Quoted passage:
+++

Pitkin Seafood Inc. v. Pitrock Realty Corp.

146 A.D.2d 618 | N.Y. App. Div. | 1989

— In action for specific performance of an option agreement, the defendant appeals from an order and judgment (one paper) of the Supreme Court, Kings County (Vaccaro, J.), dated December 11, 1987, which granted the plaintiffs’ motion for summary judgment and thereupon directed specific performance of the contract.

Ordered that the order and judgment is affirmed, with costs.

The plaintiff Le Nguyet Cho entered into a lease with the defendant in 1982. In June 1983 Cho, pursuant to the lease, assigned her interest in the property to the plaintiff Pitkin Seafood Inc. (hereinafter Pitkin), a closely held corporation of which she and her husband were the only officers and shareholders.

*619The lease contained a provision that required Cho to give written notice to the defendant of her intention to exercise the option to purchase the premises, 90 days prior to the expiration of the lease. Several months before the expiration date, Cho’s husband informed the defendant of their intention to exercise the option, and thereafter Cho herself sent this notice within the prescribed time period. The defendant did not respond, and after the time period had expired, it rejected the option claiming that since Cho assigned her interest to the corporation, she was no longer the tenant and could not exercise the option. Pitkin then sent notice to the defendant, which the defendant rejected, claiming that the time to exercise the option had expired.

We are presented with a tenant who exercised an option in a timely fashion, but inadvertently did so in a negligent manner. Cho and Pitkin are closely related. Although Cho assigned the lease to the corporation she remained physically present on the premises daily. The defendant was aware of this. The fact that Cho chose to exercise the option in her name individually instead of the corporate name should not negate an otherwise valid acceptance (United Skates v Kaplan, 96 AD2d 232).

+++

Data:
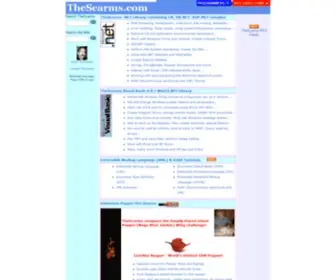 Thescarms.com(TheScarms Visual Basic and .NET Code Library) Screenshot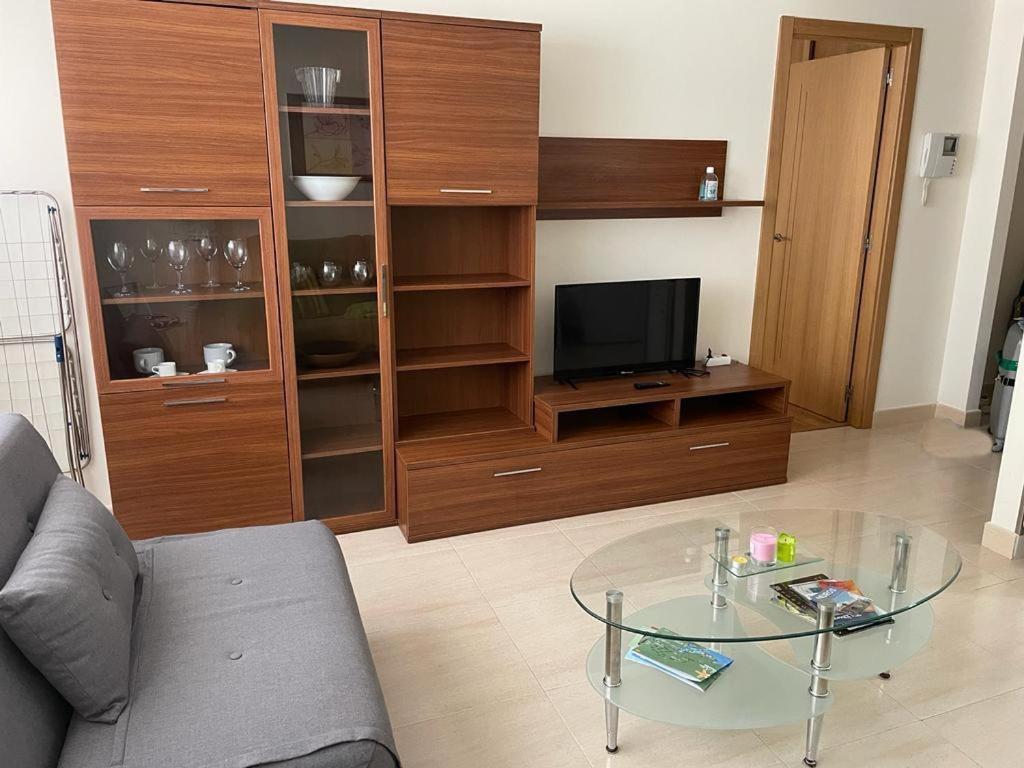 Apartamento En Porto Do Son Con Garaje Exterior photo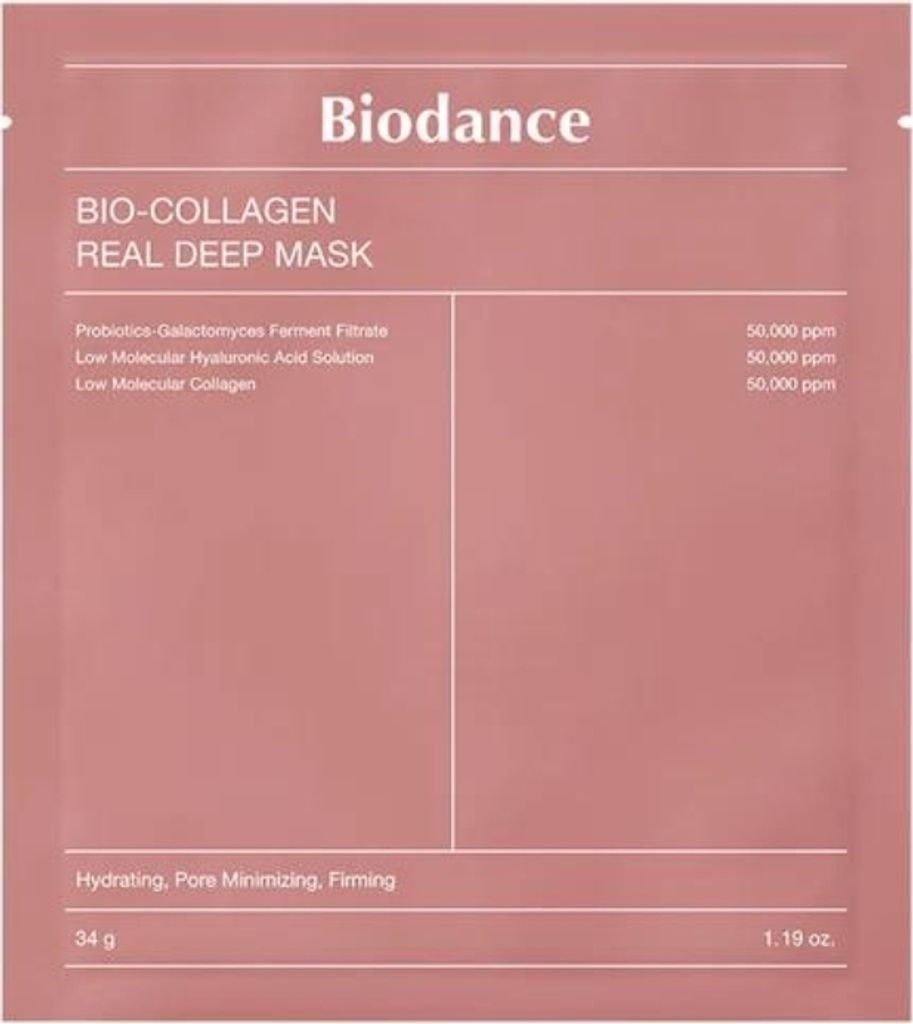 BIODANCE Bio-Collagen Real Deep Mask, 34g - kolagenowa Zdjęcie produktu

+++

Directions:
[1] Answer each question from the Pitkin Seafood opinion:
(a) Which court issued the order and judgment that the defendant appealed from?
(b) In what year did Cho enter into the lease with the defendant?
(c) How many days before the lease expired did the written notice of intent to exercise the option have to be given?
[2] Proceed with the Pitkin Seafood opinion, starting after its last sentence.
The material above is separate from the Pitkin Seafood opinion.

Answer section:
[1]
(a) The Supreme Court, Kings County.
(b) 1982.
(c) 90 days.

[2]
Even if Cho’s initial exercise of the option was not proper, the subsequent attempt by Pitkin should be given effect. Although it is a settled principle of law that a notice exercising an option is ineffective if not given within the time specified (J.N.A. Realty Corp. v Cross Bay Chelsea, 42 NY2d 392; United Skates v Kaplan, supra), it is further recognized that a tenant’s equitable interest is protected against forfeiture where the tenant has in good faith made improvements, if the landlord has not been harmed by the delay. The Court of Appeals has held that a tenant is equitably entitled to the benefit of the rule which relieves against such forfeitures of valuable lease terms, when default in notice did not prejudice the landlord, and resulted from an honest mistake, or similar excusable default (J.N.A. Realty Corp. v Cross Bay Chelsea, supra, at 398, citing Jones v Gianferante, 305 NY 135).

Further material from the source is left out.